● SELECTED EXCERPT

>>>>

Delphine Galou (born 1977) is a French contralto. She was the "Discovery of the Year" of the French Association for the Promotion of Young Artists in 2004. Galou's outstanding vocal technique combined with noble bearing allow her performances of the most virtuoso roles of the baroque repertoire.

Early life and education

Galou was born in Paris in 1977, and studied philosophy at the Sorbonne while also studying piano and voice.

Career

Galou started her career in 2000 as a member of the ensemble of the "Jeunes Voix du Rhin", and performed at the Opéra national du Rhin in roles such as Hänsel in Hänsel und Gretel, Lucretia in The Rape of Lucretia, and Mercedes in Carmen, and she was subsequently a guest in Rennes, Dijon, Caen, Angers-Nantes, Toulon, Nancy, Luxemburg, Freiburg, Basel, St Gallen, at the Händel Festival in Karlsruhe, and at the Schwetzingen Festival.

<<<<

● PROVIDED ENTRIES

>>>>

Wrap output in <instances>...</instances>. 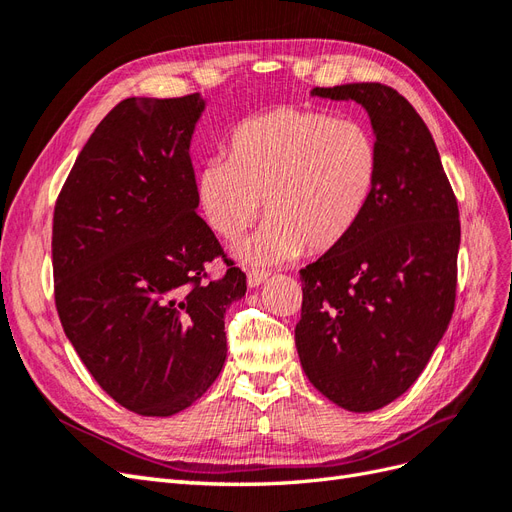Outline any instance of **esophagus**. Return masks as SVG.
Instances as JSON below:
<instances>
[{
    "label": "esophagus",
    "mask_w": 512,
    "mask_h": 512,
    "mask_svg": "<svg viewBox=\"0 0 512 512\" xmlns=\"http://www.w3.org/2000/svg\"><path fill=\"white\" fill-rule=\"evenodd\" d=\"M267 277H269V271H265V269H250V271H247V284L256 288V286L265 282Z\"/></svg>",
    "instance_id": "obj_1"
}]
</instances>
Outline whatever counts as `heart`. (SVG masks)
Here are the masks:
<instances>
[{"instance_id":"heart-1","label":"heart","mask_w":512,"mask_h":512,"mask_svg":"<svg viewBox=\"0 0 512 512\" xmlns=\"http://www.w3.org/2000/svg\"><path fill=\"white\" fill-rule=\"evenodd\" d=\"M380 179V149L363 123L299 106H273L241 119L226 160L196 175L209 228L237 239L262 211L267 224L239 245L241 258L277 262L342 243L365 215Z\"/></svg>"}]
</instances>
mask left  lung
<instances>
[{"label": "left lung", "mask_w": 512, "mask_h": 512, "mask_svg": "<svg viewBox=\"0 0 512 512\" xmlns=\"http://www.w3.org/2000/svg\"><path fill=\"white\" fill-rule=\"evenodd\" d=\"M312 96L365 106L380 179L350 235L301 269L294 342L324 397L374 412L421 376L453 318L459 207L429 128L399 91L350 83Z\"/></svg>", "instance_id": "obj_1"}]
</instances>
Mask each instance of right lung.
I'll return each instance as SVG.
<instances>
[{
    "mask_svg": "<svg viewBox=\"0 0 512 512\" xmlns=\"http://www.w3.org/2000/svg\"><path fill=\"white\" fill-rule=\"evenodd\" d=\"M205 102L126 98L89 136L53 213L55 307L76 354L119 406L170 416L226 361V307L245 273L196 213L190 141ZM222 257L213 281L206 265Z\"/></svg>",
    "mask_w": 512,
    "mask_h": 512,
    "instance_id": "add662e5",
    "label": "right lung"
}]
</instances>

<<<<

● AIM 1
Count the lines of the records that contain the string "left". Give only the number.
● AIM 2
Carry on the text about the contralto Delphine Galou from the point where it stops.

● EXERCISE OUTPUT 1
2

● EXERCISE OUTPUT 2
Galou has established herself internationally as a George Frideric Händel specialist, with parts such as Giulio Cesare, Rinaldo, Alessandro, Andronico (Tamerlano), Zenobia (Radamisto), and Bradamante (Alcina). In 2011–2012, she made her sensational debut at the Théâtre des Champs-Élysées in the title role of Orlando furioso by Antonio Vivaldi. She also debuted at the Royal Opera House of London (Niobe by Steffani), and performed the title role in The Rape of Lucretia at the Angers-Nantes Opera. Her 2011–2012 season was highlighted by Handel's Il trionfo del Tempo e del Disinganno at the Berlin State Opera under the baton of Marc Minkowski, Alcina (Bradamante) at the Lausanne Opera under the baton of Ottavio Dantone, and Rinaldo (title role) in Reggio Emilia and Ferrara. Upcoming plans include Il ritorno d'Ulisse in Patria (Penelope) by Monteverdi at the Theater an der Wien under the baton of Christophe Rousset, and Tamerlano (Andronico) at the Théâtre royal de la Monnaie in Brussels.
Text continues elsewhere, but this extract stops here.